The task:
Your task is to output the entries below word for word.

+--

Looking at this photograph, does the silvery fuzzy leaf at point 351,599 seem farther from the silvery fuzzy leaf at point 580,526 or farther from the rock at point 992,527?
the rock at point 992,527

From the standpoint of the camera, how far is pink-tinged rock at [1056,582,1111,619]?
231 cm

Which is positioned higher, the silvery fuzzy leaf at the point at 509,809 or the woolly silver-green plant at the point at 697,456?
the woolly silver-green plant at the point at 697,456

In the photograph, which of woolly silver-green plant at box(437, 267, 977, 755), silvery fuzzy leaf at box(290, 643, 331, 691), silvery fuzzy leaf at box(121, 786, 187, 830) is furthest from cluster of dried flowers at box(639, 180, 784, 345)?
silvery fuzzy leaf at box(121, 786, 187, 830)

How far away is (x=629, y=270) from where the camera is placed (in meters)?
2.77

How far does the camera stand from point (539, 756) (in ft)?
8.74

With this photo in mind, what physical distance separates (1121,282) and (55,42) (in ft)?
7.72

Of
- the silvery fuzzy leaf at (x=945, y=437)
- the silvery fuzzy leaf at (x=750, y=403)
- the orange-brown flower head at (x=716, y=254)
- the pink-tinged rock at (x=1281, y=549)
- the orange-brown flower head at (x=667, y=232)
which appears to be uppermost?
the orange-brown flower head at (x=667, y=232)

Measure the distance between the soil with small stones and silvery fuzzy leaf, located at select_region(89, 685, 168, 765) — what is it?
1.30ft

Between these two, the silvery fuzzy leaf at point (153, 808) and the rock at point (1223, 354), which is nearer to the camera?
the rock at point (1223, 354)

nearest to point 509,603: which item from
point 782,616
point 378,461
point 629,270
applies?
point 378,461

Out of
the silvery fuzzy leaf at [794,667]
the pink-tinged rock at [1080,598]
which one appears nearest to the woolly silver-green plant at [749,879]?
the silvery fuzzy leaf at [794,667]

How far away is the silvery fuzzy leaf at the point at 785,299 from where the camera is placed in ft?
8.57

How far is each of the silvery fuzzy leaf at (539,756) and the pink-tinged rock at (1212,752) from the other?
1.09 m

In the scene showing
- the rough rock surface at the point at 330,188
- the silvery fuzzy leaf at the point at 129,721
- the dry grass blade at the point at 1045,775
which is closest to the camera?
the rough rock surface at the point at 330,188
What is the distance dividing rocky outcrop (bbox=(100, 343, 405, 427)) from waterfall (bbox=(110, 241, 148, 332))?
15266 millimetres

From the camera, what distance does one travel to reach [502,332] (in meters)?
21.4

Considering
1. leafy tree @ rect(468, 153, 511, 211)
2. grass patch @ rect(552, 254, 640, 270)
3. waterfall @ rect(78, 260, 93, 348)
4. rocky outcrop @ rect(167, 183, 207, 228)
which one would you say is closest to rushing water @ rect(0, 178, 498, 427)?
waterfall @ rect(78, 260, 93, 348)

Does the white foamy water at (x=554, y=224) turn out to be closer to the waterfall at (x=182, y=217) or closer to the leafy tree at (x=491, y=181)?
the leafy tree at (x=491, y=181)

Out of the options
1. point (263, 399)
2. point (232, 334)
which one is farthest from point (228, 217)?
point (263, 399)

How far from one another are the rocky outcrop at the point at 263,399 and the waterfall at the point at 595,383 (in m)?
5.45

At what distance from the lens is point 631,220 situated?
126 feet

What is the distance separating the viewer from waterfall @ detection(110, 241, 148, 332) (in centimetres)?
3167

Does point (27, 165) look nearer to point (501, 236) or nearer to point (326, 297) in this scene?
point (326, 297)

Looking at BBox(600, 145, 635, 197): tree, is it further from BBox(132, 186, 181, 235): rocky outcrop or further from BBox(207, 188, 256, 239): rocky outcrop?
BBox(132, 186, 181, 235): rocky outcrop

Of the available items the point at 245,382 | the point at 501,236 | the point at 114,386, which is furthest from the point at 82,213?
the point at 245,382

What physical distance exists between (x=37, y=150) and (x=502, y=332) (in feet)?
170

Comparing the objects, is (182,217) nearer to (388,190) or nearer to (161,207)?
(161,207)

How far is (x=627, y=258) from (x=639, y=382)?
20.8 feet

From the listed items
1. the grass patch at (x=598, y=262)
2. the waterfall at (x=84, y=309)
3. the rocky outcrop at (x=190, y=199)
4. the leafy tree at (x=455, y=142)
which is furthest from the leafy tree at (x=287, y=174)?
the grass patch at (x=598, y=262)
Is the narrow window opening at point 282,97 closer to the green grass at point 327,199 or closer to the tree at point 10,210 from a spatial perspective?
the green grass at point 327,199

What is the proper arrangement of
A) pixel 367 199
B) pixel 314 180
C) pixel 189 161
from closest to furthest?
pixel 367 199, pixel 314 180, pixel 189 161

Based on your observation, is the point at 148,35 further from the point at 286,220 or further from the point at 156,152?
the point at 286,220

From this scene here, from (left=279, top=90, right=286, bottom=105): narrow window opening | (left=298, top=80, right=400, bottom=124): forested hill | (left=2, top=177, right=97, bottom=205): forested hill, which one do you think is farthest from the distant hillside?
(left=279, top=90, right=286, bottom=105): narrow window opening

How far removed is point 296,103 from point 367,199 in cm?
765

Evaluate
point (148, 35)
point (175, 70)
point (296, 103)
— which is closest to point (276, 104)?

+--

Solution for this problem:
Looking at this photograph, does the silvery fuzzy leaf at point 351,599 seem farther from the silvery fuzzy leaf at point 580,526 or farther from the rock at point 992,527?
the rock at point 992,527

From the standpoint of the camera, how far is pink-tinged rock at [1056,582,1111,619]?
231 cm

Which is positioned higher, the silvery fuzzy leaf at the point at 509,809 or the woolly silver-green plant at the point at 697,456?
the woolly silver-green plant at the point at 697,456

In the photograph, which of woolly silver-green plant at box(437, 267, 977, 755), silvery fuzzy leaf at box(290, 643, 331, 691), silvery fuzzy leaf at box(121, 786, 187, 830) is furthest from cluster of dried flowers at box(639, 180, 784, 345)?
silvery fuzzy leaf at box(121, 786, 187, 830)

How far away is (x=629, y=270) from where the camera is placed (in meters)?
2.77

How far does the camera stand from point (539, 756) (in ft)?
8.74

With this photo in mind, what physical distance separates (1121,282) and (55,42) (in ft)?
7.72

Of
- the silvery fuzzy leaf at (x=945, y=437)
- the silvery fuzzy leaf at (x=750, y=403)
- the orange-brown flower head at (x=716, y=254)
- the pink-tinged rock at (x=1281, y=549)
- the orange-brown flower head at (x=667, y=232)
which appears to be uppermost?
the orange-brown flower head at (x=667, y=232)

Measure the distance between the soil with small stones and silvery fuzzy leaf, located at select_region(89, 685, 168, 765) — what is it?
1.30ft

Between these two, the silvery fuzzy leaf at point (153, 808) and the rock at point (1223, 354), which is nearer to the camera?
the rock at point (1223, 354)

nearest to point 509,603: which item from
point 782,616
point 378,461
point 629,270
applies?
point 378,461

Out of
the silvery fuzzy leaf at [794,667]
the pink-tinged rock at [1080,598]
which one appears nearest to the woolly silver-green plant at [749,879]?
the silvery fuzzy leaf at [794,667]

How far away is the silvery fuzzy leaf at the point at 785,299 from where the camera is placed in ft?
8.57

How far is each of the silvery fuzzy leaf at (539,756) and the pink-tinged rock at (1212,752) from the other?
1.09 m

In the scene showing
- the rough rock surface at the point at 330,188
- the silvery fuzzy leaf at the point at 129,721
- the dry grass blade at the point at 1045,775
which is closest to the camera?
the rough rock surface at the point at 330,188
What is the distance dividing rocky outcrop (bbox=(100, 343, 405, 427)) from waterfall (bbox=(110, 241, 148, 332))?
15266 millimetres

From the camera, what distance does one travel to reach [502,332] (in meters)?
21.4

Considering
1. leafy tree @ rect(468, 153, 511, 211)
2. grass patch @ rect(552, 254, 640, 270)
3. waterfall @ rect(78, 260, 93, 348)
4. rocky outcrop @ rect(167, 183, 207, 228)
which one would you say is closest to rushing water @ rect(0, 178, 498, 427)?
waterfall @ rect(78, 260, 93, 348)

Does the white foamy water at (x=554, y=224) turn out to be closer to the waterfall at (x=182, y=217) or closer to the leafy tree at (x=491, y=181)?
the leafy tree at (x=491, y=181)

Out of the options
1. point (263, 399)
2. point (232, 334)
which one is farthest from point (228, 217)?
point (263, 399)

How far from one another are the rocky outcrop at the point at 263,399 and the waterfall at the point at 595,383 (in m)?
5.45

At what distance from the lens is point 631,220 situated?
126 feet

What is the distance separating the viewer from waterfall @ detection(110, 241, 148, 332) (in centimetres)?
3167

Does point (27, 165) look nearer to point (501, 236) or nearer to point (326, 297) in this scene?
point (326, 297)

Looking at BBox(600, 145, 635, 197): tree, is it further from BBox(132, 186, 181, 235): rocky outcrop or further from BBox(207, 188, 256, 239): rocky outcrop?
BBox(132, 186, 181, 235): rocky outcrop

Of the available items the point at 245,382 | the point at 501,236 | the point at 114,386, which is furthest from the point at 82,213?
the point at 245,382

What physical distance exists between (x=37, y=150) and (x=502, y=332) (in feet)?
170

Comparing the objects, is (182,217) nearer to (388,190) or nearer to (161,207)?
(161,207)

How far is (x=627, y=258) from (x=639, y=382)?
20.8 feet

From the listed items
1. the grass patch at (x=598, y=262)
2. the waterfall at (x=84, y=309)
3. the rocky outcrop at (x=190, y=199)
4. the leafy tree at (x=455, y=142)
which is furthest from the leafy tree at (x=287, y=174)?
the grass patch at (x=598, y=262)
Is the narrow window opening at point 282,97 closer to the green grass at point 327,199 or closer to the tree at point 10,210 from a spatial perspective?
the green grass at point 327,199

What is the proper arrangement of
A) pixel 367 199
B) pixel 314 180
C) pixel 189 161
from closest to furthest?
pixel 367 199, pixel 314 180, pixel 189 161

Based on your observation, is the point at 148,35 further from the point at 286,220 or further from the point at 156,152?
the point at 286,220

From this scene here, from (left=279, top=90, right=286, bottom=105): narrow window opening | (left=298, top=80, right=400, bottom=124): forested hill | (left=2, top=177, right=97, bottom=205): forested hill, which one do you think is farthest from the distant hillside?
(left=279, top=90, right=286, bottom=105): narrow window opening

How far removed is point 296,103 from point 367,199 in cm?
765

Evaluate
point (148, 35)
point (175, 70)
point (296, 103)
— which is closest to point (276, 104)?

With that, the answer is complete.